Nearly 40 years ago, aging Baby Boomer parents (born beginning in 1946) began to describe their parent’s accomplishments during World War II by referring to them collectively as “The Greatest Generation.” The implications of this type of memory is the subject of “Reagan’s ‘Boys’ and the Children of the Greatest Generation,” a new book by Jonathan Bullinger, who earned a Ph.D. at SC&I in 2017.
According to the publisher, Routledge, “During the 1980s and 1990s, aging Baby Boomer parents constructed a particular type of memory as they attempted to laud their own parents’ wartime accomplishments with the label "The Greatest Generation." This book is the first to tell the entire story of this particular type of U.S. World War II memory begun by U.S. President Ronald Reagan in 1984, and promoted the same year by newscaster Tom Brokaw. The story continues in 1994, when it was given academic credence by historian Stephen E. Ambrose, a sensory realism and ideal American character by director Steven Spielberg and actor Tom Hanks, sloganized by Tom Brokaw in 1998, and later interpreted in light of 9/11 and new wars.”
Bullinger is a lecturer at SUNY Geneseo. His research interests include collective memory, alternative history, commemoration, branding, video games, and war and culture. His doctoral dissertation was titled “Remembering World War II: Children of the Greatest Generation and Social Memory” and his committee included current SC&I faculty members Susan Keith, Jack Bratich, and Melissa Aronczyk.

◆ Saved entries ◆
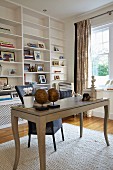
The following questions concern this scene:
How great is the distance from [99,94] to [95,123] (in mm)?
1549

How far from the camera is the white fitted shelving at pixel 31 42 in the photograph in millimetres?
3697

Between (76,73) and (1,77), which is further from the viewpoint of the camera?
(76,73)

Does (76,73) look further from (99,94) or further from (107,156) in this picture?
(107,156)

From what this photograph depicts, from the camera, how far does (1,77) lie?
3648 millimetres

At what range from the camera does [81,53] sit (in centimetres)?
433

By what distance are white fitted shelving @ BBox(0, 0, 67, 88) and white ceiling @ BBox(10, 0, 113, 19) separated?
0.57 ft

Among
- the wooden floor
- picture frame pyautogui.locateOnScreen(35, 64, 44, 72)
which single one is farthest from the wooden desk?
picture frame pyautogui.locateOnScreen(35, 64, 44, 72)

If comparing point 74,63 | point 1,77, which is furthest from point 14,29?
point 74,63

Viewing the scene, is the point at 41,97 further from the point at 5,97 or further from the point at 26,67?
the point at 26,67

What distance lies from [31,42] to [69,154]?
307 cm

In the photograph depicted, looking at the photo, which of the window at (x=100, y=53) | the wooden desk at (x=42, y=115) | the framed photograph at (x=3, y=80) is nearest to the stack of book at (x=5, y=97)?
the framed photograph at (x=3, y=80)

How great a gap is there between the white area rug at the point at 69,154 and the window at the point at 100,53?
1875 mm

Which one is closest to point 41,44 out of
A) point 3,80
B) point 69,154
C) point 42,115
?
point 3,80

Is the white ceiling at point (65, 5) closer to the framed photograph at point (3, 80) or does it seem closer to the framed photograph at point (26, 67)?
the framed photograph at point (26, 67)
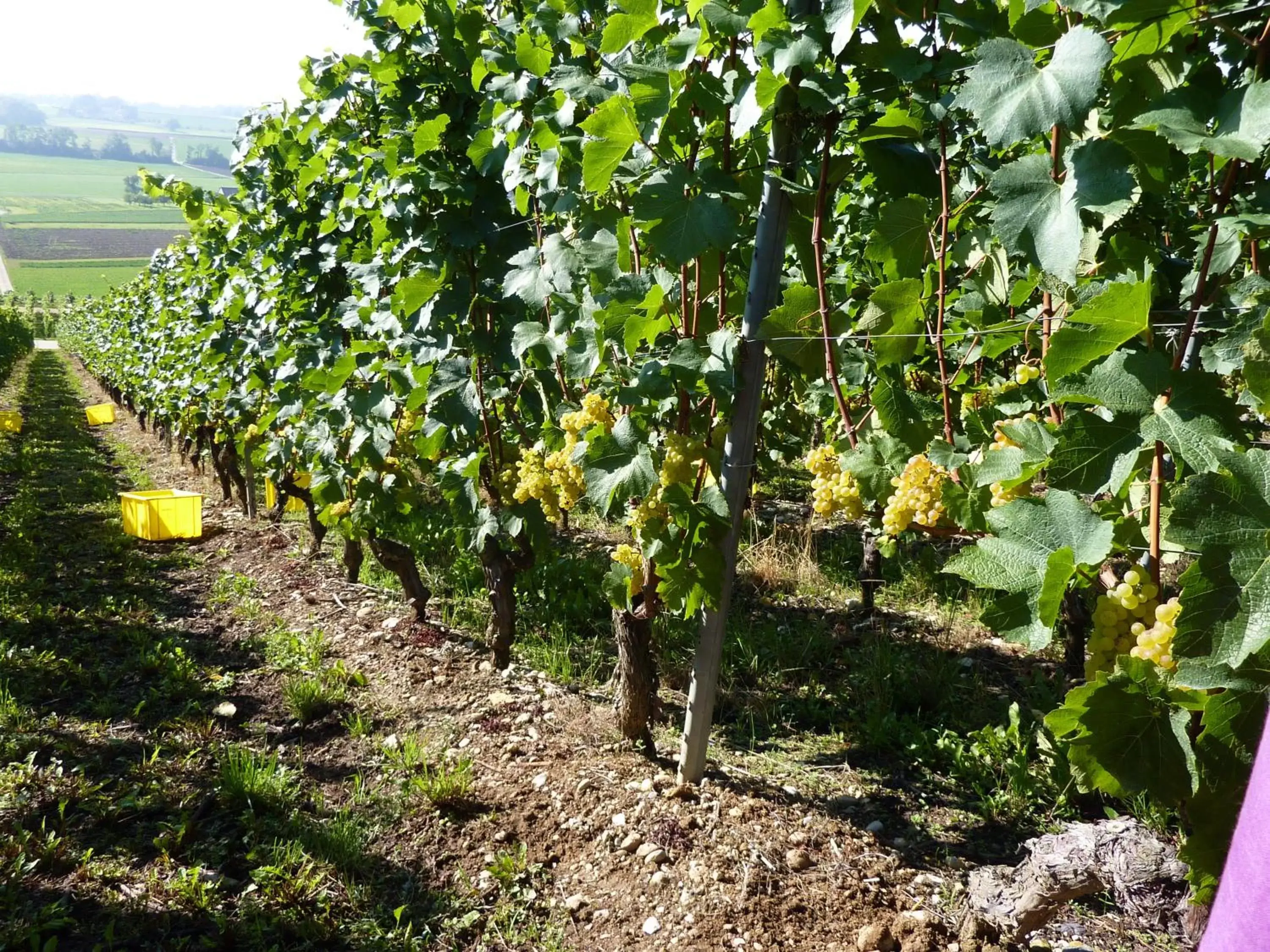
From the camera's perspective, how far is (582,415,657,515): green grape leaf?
2.23m

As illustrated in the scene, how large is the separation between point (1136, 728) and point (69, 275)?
259 ft

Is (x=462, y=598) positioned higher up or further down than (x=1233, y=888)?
further down

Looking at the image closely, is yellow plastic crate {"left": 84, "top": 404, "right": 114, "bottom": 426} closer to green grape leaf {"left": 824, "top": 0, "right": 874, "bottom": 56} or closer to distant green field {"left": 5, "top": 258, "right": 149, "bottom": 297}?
green grape leaf {"left": 824, "top": 0, "right": 874, "bottom": 56}

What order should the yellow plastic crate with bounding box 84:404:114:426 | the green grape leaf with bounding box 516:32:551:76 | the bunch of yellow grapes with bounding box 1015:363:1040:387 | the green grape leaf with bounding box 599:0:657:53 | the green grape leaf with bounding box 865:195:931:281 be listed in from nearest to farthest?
the green grape leaf with bounding box 865:195:931:281 < the green grape leaf with bounding box 599:0:657:53 < the bunch of yellow grapes with bounding box 1015:363:1040:387 < the green grape leaf with bounding box 516:32:551:76 < the yellow plastic crate with bounding box 84:404:114:426

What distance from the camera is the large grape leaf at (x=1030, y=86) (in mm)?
1173

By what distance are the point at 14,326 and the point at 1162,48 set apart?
117ft

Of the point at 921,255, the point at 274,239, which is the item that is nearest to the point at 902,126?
the point at 921,255

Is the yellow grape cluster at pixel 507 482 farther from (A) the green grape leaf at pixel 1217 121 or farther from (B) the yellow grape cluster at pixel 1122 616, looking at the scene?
(A) the green grape leaf at pixel 1217 121

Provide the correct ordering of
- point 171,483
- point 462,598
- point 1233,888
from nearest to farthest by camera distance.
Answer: point 1233,888, point 462,598, point 171,483

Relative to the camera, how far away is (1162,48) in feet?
4.29

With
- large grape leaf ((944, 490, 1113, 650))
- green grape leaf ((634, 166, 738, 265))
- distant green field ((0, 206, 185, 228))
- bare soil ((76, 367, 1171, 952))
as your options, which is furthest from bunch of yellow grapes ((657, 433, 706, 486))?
distant green field ((0, 206, 185, 228))

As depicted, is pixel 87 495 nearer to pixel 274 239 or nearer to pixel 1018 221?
pixel 274 239

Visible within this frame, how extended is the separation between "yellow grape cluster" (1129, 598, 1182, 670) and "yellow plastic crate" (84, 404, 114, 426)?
1917cm

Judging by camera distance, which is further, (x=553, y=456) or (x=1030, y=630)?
(x=553, y=456)
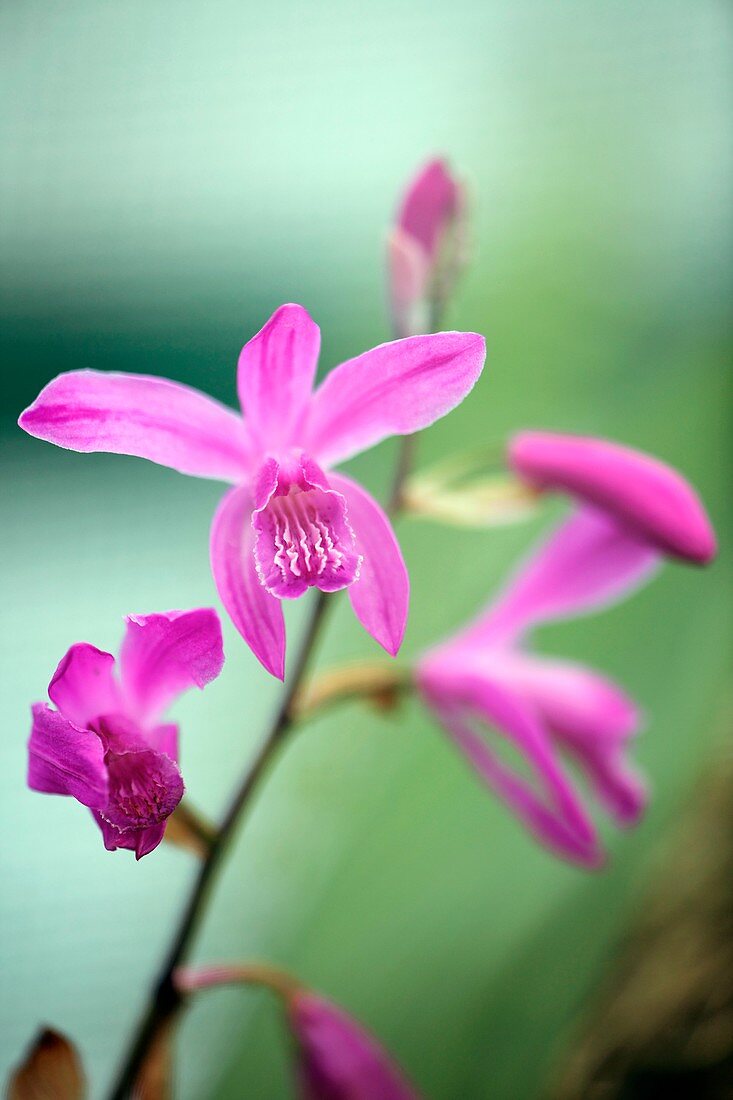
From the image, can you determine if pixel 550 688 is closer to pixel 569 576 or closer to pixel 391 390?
pixel 569 576

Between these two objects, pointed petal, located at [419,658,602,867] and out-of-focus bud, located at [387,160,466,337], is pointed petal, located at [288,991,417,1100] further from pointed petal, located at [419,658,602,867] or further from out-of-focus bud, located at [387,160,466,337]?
out-of-focus bud, located at [387,160,466,337]

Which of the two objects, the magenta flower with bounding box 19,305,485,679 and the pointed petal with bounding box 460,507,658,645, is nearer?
the magenta flower with bounding box 19,305,485,679

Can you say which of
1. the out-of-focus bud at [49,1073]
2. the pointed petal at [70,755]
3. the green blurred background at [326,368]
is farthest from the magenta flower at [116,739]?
the green blurred background at [326,368]

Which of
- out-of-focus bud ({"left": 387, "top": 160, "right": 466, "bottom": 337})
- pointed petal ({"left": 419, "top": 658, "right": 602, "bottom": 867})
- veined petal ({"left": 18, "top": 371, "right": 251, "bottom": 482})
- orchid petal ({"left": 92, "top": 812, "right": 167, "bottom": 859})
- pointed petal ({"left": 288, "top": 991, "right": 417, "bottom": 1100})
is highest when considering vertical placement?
out-of-focus bud ({"left": 387, "top": 160, "right": 466, "bottom": 337})

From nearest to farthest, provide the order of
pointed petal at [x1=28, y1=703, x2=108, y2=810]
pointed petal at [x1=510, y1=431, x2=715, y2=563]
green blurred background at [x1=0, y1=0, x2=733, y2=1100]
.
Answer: pointed petal at [x1=28, y1=703, x2=108, y2=810] < pointed petal at [x1=510, y1=431, x2=715, y2=563] < green blurred background at [x1=0, y1=0, x2=733, y2=1100]

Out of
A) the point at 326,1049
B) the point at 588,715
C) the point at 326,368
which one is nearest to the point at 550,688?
the point at 588,715

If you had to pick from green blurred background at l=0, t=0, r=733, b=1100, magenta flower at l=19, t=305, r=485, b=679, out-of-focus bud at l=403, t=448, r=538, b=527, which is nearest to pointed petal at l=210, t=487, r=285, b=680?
magenta flower at l=19, t=305, r=485, b=679
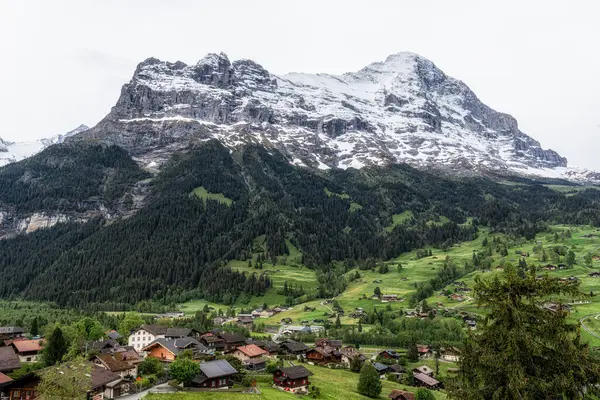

◆ PROBLEM SET ◆
1) Rewrite the passage about Jonathan Bullinger's book from "Bullinger is a" to "and Melissa Aronczyk.", changing "lecturer" to "professor".
2) In the passage about Jonathan Bullinger's book, what was the title of his doctoral dissertation?

◆ ANSWERS TO THE EXERCISE ◆
1)
Bullinger is a professor at SUNY Geneseo. His research interests include collective memory, alternative history, commemoration, branding, video games, and war and culture. His doctoral dissertation was titled “Remembering World War II: Children of the Greatest Generation and Social Memory” and his committee included current SC&I faculty members Susan Keith, Jack Bratich, and Melissa Aronczyk.

2) “Remembering World War II: Children of the Greatest Generation and Social Memory”